→ **Task details**: Can you copy out verbatim every line of the listing below, starting with the line containing "Which member from" and running through the last line of the listing, both included?

* START *

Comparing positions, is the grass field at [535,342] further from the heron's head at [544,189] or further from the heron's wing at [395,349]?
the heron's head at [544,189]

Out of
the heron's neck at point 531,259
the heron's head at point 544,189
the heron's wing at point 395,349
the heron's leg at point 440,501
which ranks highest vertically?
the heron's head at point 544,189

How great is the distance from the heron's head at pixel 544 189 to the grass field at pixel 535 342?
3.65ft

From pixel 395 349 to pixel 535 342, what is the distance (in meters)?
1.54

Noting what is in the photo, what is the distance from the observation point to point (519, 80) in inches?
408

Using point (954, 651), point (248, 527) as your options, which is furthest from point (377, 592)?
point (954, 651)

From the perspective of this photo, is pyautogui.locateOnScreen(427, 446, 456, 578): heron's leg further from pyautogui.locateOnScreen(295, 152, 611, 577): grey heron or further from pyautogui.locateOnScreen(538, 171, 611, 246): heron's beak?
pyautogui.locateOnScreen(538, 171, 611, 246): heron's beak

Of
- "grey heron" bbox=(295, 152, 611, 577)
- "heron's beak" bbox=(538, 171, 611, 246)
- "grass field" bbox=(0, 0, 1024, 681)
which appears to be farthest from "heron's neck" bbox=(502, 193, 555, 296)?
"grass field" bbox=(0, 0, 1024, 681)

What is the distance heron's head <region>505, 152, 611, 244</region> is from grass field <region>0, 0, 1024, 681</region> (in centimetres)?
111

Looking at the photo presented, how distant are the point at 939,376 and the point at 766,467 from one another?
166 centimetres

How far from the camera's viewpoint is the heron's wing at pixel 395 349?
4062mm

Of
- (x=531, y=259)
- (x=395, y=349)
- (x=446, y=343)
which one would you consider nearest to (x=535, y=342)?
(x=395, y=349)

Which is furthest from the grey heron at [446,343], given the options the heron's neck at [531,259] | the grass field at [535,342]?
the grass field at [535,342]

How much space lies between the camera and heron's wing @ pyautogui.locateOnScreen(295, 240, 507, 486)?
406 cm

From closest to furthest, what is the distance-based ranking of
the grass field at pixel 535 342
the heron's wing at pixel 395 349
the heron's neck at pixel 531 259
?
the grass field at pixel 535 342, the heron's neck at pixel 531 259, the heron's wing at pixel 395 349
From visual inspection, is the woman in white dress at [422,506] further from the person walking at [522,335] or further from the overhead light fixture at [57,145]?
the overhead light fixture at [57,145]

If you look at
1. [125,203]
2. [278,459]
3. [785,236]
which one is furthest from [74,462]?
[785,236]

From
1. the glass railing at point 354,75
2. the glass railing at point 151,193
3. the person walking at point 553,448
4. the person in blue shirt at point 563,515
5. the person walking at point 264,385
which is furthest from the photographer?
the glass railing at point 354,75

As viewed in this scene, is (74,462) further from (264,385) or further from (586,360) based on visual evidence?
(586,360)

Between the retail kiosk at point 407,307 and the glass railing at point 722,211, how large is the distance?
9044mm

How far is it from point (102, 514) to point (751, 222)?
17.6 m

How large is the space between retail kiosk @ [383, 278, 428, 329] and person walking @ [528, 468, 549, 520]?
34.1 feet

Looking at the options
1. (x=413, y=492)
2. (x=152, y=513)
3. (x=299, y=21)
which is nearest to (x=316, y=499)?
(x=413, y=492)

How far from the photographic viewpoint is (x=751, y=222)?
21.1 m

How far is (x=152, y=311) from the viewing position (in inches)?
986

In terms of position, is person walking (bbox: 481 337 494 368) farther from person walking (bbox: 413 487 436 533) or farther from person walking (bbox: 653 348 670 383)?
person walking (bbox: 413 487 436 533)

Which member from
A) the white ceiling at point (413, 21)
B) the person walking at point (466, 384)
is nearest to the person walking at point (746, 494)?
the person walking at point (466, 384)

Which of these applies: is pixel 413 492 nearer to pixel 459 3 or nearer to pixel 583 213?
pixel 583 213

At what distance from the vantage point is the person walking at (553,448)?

* END *

→ **Worked answer**:
Which member from
A) the white ceiling at point (413, 21)
B) the person walking at point (466, 384)
is nearest to the person walking at point (746, 494)?
the person walking at point (466, 384)

Which of these applies: is pixel 413 492 nearer to pixel 459 3 or nearer to pixel 583 213?
pixel 583 213

At what distance from the vantage point is the person walking at (553,448)?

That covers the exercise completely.